For our most recent papers, please see PubMed.

Rollins Imaging Systems

In our lab, we make use of two main imaging systems: optical coherence tomography and microscopy.

Optical Coherence Tomography

Optical coherence tomography (OCT) is a method, first described in 1990, which can image several millimeters into a sample with 10µm resolution. By sending low-coherence light into a sample and interfering the reflection with a reference beam, the structure of the sample can be determined. Multiple scans are stitched together to create volumetric images.

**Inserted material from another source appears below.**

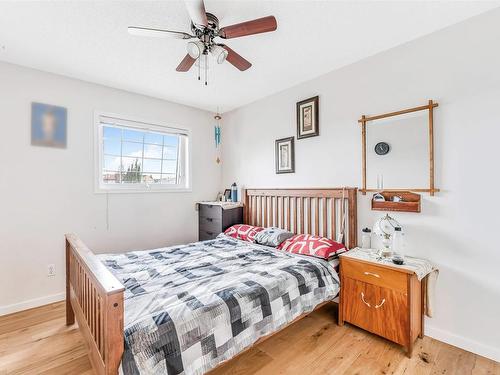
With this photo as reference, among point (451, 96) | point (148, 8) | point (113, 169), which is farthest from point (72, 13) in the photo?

  • SD-OCT: Spectral Domain Optical Coherence Tomography: Our two SD-OCT systems have approximately 10µm axial resolution and 10µm lateral. Minimum effective pixel size is approximately 6µm axial and 5µm lateral.
  • PS-OCT: Polarization Sensitive Optical Coherence Tomography: PS-OCT allows volumetric imaging of birefringence in addition to structure. This is most useful for determining fiber orientation of samples. Our PS-OCT has an axial resolution of 10µm and a lateral resolution of 10µm. 
  • SS-OCT: Swept Source Optical Coherence Tomography: The SS-OCT system is currently not operational. 

Microscopy

  • Lightsheet: The lightsheet system allows minimum 3µm axial resolution (depending on sampling) and 7µm lateral.
  • OCM, Optical Coherence Microscopy: Our OCM system is much like OCT, but has an axial resolution of 2µm.